--- What you have to do ---
Turn every line of the material below into an item of a numbered list, skipping blank lines. Leave the pictures out of your answer.

**** Data extract

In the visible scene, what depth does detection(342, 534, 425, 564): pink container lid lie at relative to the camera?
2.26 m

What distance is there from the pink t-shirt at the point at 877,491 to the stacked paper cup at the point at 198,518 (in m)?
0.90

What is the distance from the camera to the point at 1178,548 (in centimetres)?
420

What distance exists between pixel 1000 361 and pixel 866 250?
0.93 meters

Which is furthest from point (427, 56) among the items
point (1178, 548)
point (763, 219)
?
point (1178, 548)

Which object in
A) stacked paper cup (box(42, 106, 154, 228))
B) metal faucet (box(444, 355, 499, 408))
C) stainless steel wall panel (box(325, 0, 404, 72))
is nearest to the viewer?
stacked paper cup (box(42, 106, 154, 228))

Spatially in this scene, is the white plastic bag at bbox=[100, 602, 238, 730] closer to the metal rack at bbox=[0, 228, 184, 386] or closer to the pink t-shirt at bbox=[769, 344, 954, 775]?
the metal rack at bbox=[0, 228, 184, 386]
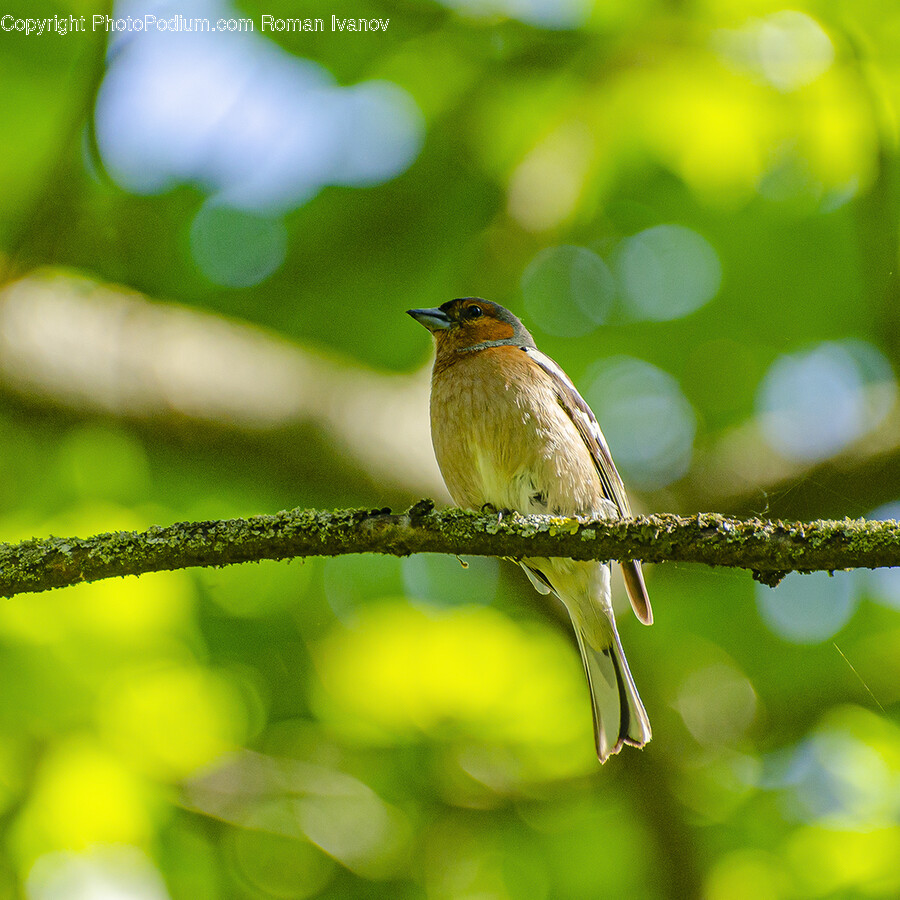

********

--- Task solution ---
1. In the visible scene, what depth does detection(342, 534, 425, 564): pink container lid lie at relative to the camera?
2. 2.26 m
3. What distance is there from the pink t-shirt at the point at 877,491 to the stacked paper cup at the point at 198,518 (in m)?
4. 0.90
5. What is the distance from the camera to the point at 1178,548 (in centimetres)?
6. 420
7. What distance exists between pixel 1000 361 and pixel 866 250?
8. 0.93 meters
9. Which is furthest from point (427, 56) among the items
10. point (1178, 548)
11. point (763, 219)
12. ?
13. point (1178, 548)
14. Which object in
15. A) stacked paper cup (box(42, 106, 154, 228))
16. B) metal faucet (box(444, 355, 499, 408))
17. C) stainless steel wall panel (box(325, 0, 404, 72))
18. is nearest to the viewer?
19. stacked paper cup (box(42, 106, 154, 228))
20. Spatially in this scene, is the white plastic bag at bbox=[100, 602, 238, 730] closer to the metal rack at bbox=[0, 228, 184, 386] or closer to the pink t-shirt at bbox=[769, 344, 954, 775]?
21. the metal rack at bbox=[0, 228, 184, 386]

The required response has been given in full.